▶ Exercises to complete
[1] Decide whether each statement below agrees with the Beijing dust storm report. Answer yes or no for each and quote the words from the report that decide it. (a) The dust from the storm reached Tokyo. (b) The Central Meteorological Bureau gave further details about the plan to seed clouds. (c) Newspapers described this week's storm as the heaviest since at least 2001.
[2] Write a continuation of the Beijing dust storm report, starting after its last sentence.

▶ Reading passage
□ □ □

Posted on 04/18/2006 9:42:49 AM PDT by NormsRevenge
BEIJING - Beijing will use artificial rainmaking to clear the air after a choking dust storm coated China's capital and beyond with yellow grit, prompting a health warning to keep children indoors, state media said
If oil prices surge to record highs, what affect will this have on the US dollar?
The huge storm blew dust far beyond China's borders, blanketing South Korea and reaching Tokyo.
The storm, reportedly the worst in at least five years, hit Beijing overnight Sunday, turning the sky yellow and forcing residents to dust off and hose down cars and buildings.
Hospitals reported a jump in cases of breathing problems, state television said.
The government was preparing to seed clouds to make rain to clear the air, state TV said, citing the Central Meteorological Bureau. It did not elaborate, and the bureau refused to release more information.
Storms carrying chalky dust from the north China plain hit Beijing every spring, but newspapers said this week's was the heaviest since at least 2001. The Beijing Daily Messenger said 300,000 tons of sand and dust were dumped on the city Monday.

□ □ □

[Saved entries]
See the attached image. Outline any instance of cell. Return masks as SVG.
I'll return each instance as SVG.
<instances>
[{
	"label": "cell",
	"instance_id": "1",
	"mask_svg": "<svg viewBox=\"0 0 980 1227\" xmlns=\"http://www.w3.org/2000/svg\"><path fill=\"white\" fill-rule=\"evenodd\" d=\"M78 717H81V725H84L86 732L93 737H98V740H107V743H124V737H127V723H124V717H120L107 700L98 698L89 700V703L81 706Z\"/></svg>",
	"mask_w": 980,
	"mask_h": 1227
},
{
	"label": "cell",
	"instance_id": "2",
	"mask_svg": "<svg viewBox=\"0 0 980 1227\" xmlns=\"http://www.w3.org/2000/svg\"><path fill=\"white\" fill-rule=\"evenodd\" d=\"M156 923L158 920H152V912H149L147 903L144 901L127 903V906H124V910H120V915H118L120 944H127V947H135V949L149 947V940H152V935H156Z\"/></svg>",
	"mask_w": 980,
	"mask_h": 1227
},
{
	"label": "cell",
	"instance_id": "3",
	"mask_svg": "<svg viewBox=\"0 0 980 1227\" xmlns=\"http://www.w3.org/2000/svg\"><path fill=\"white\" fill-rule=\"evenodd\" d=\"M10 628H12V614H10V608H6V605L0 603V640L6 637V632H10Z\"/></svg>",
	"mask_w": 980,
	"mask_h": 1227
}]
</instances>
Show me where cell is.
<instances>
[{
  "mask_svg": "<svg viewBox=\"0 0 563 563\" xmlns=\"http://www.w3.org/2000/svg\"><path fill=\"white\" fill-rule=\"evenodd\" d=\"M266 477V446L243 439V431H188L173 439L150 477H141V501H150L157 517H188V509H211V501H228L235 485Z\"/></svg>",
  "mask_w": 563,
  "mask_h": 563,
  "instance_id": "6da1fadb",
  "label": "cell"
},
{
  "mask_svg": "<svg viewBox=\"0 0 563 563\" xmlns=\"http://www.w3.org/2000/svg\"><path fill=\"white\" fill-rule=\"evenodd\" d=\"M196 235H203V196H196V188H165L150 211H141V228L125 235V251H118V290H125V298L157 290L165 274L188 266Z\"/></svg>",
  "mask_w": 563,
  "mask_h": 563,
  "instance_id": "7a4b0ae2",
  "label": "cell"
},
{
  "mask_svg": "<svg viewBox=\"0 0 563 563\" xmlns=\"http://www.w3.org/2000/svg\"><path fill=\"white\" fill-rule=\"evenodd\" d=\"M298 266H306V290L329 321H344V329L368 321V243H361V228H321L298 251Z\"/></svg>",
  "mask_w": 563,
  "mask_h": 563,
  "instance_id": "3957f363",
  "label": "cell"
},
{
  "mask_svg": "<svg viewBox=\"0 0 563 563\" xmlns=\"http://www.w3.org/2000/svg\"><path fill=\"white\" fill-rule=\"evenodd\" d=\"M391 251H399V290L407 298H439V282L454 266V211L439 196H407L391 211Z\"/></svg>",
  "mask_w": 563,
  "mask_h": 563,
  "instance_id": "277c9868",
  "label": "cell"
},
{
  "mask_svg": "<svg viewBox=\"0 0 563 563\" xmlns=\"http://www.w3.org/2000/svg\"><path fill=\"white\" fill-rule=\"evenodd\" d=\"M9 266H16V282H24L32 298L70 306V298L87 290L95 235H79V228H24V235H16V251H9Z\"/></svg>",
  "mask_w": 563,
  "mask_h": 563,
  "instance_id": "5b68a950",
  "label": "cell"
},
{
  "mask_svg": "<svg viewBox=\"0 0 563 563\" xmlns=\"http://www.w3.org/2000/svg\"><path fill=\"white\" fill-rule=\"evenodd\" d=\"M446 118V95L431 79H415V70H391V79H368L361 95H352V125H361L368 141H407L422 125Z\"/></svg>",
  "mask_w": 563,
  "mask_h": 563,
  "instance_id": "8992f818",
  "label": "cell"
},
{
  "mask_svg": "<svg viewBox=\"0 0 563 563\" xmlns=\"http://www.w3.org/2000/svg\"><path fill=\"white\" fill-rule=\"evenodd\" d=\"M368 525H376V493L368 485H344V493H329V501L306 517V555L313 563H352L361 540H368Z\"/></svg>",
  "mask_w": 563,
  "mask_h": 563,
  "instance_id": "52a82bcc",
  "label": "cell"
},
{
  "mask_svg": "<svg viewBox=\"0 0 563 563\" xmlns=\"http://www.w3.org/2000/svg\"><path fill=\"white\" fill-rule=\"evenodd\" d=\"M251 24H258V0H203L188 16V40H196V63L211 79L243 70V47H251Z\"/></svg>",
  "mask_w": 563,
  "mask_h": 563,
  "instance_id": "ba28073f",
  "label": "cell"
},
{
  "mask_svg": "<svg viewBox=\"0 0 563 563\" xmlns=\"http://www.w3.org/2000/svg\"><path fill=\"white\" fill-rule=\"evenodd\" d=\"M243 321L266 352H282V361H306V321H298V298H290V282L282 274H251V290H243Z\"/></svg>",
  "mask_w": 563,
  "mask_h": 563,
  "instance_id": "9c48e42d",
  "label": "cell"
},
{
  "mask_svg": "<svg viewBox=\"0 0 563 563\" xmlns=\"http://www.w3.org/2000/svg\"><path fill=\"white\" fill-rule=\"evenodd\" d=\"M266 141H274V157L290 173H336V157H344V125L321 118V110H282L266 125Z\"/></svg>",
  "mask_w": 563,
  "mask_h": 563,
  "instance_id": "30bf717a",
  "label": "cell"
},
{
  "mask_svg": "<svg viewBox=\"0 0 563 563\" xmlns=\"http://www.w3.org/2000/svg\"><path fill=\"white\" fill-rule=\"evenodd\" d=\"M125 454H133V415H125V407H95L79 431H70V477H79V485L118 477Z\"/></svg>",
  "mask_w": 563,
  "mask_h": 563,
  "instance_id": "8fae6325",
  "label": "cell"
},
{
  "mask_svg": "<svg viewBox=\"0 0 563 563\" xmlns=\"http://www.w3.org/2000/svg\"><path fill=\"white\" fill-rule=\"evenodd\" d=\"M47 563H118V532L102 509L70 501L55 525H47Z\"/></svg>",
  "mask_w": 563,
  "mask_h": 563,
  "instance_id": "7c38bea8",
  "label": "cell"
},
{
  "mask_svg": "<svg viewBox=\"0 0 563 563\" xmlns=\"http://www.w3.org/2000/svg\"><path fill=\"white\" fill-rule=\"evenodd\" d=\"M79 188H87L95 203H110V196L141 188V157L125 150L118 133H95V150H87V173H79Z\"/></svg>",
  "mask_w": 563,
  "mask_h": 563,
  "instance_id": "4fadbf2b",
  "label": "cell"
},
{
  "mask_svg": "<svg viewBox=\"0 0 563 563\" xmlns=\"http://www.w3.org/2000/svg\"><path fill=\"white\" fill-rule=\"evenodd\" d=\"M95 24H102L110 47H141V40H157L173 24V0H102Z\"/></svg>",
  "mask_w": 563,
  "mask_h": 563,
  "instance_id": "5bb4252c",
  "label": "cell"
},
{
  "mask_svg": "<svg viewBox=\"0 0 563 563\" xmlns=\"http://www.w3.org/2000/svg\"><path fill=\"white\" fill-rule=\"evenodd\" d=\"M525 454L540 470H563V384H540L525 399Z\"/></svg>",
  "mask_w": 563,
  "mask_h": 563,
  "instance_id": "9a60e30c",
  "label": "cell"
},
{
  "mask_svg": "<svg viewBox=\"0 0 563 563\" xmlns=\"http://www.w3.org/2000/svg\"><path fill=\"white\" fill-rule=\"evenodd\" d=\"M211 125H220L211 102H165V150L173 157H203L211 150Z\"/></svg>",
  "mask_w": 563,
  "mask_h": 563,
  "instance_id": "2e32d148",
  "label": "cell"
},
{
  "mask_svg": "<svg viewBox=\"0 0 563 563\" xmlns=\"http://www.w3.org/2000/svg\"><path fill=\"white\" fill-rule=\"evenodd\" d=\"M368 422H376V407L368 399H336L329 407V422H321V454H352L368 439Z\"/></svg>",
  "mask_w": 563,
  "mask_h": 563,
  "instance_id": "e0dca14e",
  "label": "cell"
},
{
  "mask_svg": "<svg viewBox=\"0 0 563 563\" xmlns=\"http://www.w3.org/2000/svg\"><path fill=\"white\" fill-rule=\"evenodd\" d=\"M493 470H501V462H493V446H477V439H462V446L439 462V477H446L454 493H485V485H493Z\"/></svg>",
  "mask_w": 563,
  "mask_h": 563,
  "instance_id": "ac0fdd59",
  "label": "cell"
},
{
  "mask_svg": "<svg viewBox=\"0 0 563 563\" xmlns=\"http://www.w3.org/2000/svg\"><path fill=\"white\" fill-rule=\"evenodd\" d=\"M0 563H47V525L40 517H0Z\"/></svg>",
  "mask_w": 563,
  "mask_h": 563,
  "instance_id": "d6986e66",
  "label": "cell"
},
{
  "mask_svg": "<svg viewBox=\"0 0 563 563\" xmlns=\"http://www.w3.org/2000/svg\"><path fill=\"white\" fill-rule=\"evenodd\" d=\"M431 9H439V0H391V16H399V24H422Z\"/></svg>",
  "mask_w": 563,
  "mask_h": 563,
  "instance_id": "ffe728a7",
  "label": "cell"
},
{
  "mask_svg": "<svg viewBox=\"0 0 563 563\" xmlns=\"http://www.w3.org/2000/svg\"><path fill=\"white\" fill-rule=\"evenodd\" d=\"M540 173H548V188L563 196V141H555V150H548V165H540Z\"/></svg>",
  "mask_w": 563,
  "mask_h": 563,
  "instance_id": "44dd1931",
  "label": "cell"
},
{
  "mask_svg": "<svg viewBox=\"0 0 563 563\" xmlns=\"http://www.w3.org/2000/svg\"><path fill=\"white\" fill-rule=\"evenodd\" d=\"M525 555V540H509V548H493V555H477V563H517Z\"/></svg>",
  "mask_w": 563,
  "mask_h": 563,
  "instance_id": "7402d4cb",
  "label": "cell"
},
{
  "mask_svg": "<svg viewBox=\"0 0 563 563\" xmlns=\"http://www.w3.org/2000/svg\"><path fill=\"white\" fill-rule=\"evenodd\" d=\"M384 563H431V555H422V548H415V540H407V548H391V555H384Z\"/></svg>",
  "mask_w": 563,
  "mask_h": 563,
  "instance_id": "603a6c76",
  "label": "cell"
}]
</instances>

□ □ □

▶ Answers to the tasks
[1]
(a) Yes: "The huge storm blew dust far beyond China's borders, blanketing South Korea and reaching Tokyo."
(b) No: "It did not elaborate, and the bureau refused to release more information."
(c) Yes: "newspapers said this week's was the heaviest since at least 2001."

[2]
That was "definitely one of the most serious pollution days in Beijing," weather forecaster Yang Keming said, according to the China Daily newspaper. "Small children had better stay at home during such days."
The dust reached Tokyo on Tuesday, the first time that has happened in six years, said Naoko Takashina of Japan's Meteorological Agency. Dust from China was found in more than 50 locations throughout the country, she said.
The Japanese agency warned of reduced visibility but did not say any health dangers were expected.
In South Korea, a light layer of dust blanketed the country, but no ill effects were reported. Rain was forecast overnight Tuesday, and the weather bureau said it should clear the air.
The dust storms are expected to last through at least Wednesday in Beijing, neighboring Tianjin and a swath of north China stretching from Jilin province in the northeast through Inner Mongolia to Xinjiang in the desert northwest, the China Daily and other media said.
That region is home to hundreds of millions of people.
More storms were expected later in the week in Xinjiang and other parts of the northwest, according to news reports.
China's government has been replanting "green belts" of trees throughout the north in an effort to trap the dust after decades when the storms worsened amid heavy tree-cutting.
Last week, the western Xinjiang region was hit by its worst sandstorm in decades, which killed one person and left thousands stranded after sand covered railways and high winds smashed train and car windows.
Here's hoping to get rid of the dust, they don't get floods in their place.
How long until this dust cloud blows up over the Sierras in California?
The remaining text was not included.